### Activities
a) Return the passage of the rural broadband statement from "Today, James P." up to and including "evolving digital world.", word for word.
b) In the rural broadband statement, how is access to affordable broadband for every classroom and home in America described?

### Extract to read
------------

Today, James P. Steyer released the following statement in response to the Ed Week report released this morning about the lack of digital infrastructure in many rural American communities and the negative impact that has on students in those communities keeping pace in the ever evolving digital world.
"The Ed Week report shines an important light on the reality that many rural communities lack the digital infrastructure to keep pace in the ever evolving digital world and that students within these communities are paying the price."
"In today’s 24/7 digital economy, access to affordable broadband for every classroom and home in America is a necessity, not an option. In fact, high-speed Internet at school and at home is one key element in helping to ensure that all kids can thrive, in school and in life. We have an increasing number of tools and resources available to help level the digital playing field, so that kids in rural America and kids in poor urban communities are not being left behind in their education and economic opportunities simply because they didn't have access to broadband that so many of their peers have."

------------

### Stored data
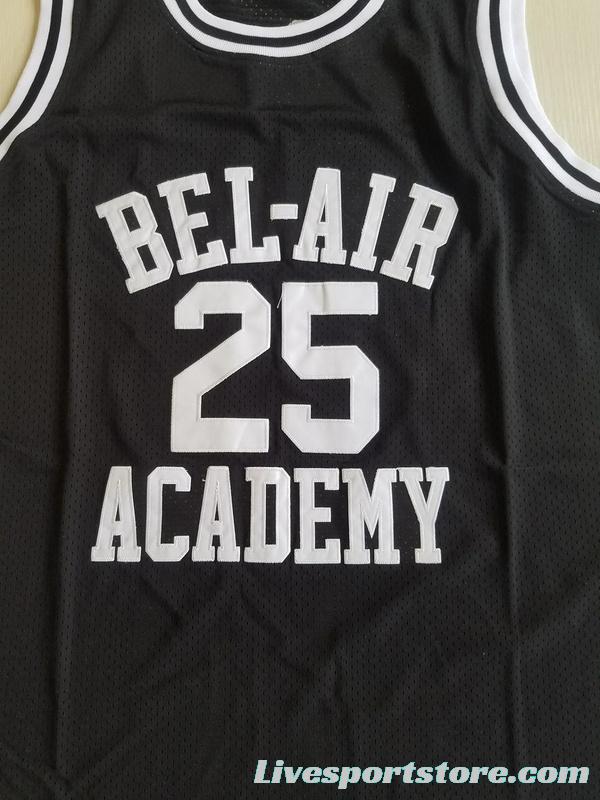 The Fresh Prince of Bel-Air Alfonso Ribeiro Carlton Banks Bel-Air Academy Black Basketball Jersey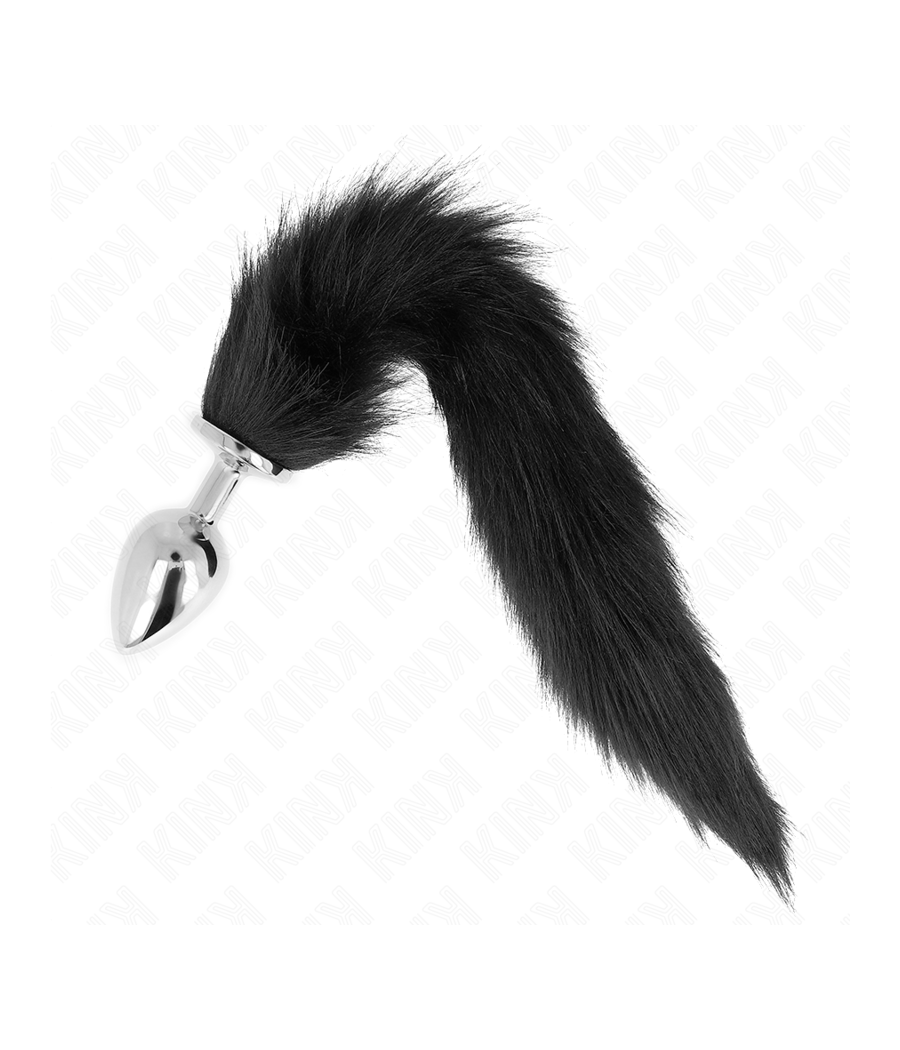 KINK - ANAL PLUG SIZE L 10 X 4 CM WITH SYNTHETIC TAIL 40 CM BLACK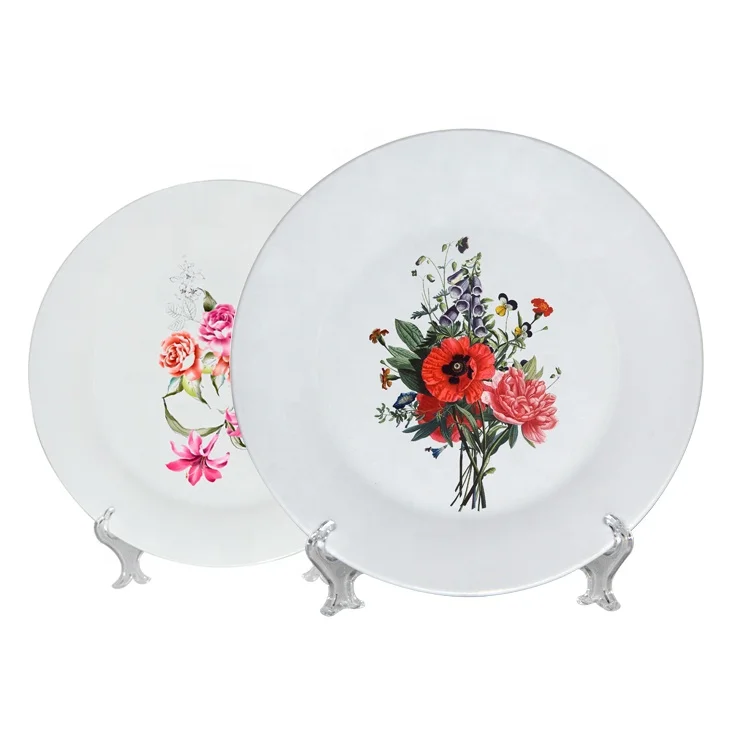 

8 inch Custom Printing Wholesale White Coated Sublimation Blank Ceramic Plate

------------

### Answers to each task
a)
Today, James P. Steyer released the following statement in response to the Ed Week report released this morning about the lack of digital infrastructure in many rural American communities and the negative impact that has on students in those communities keeping pace in the ever evolving digital world.

b) As a necessity, not an option.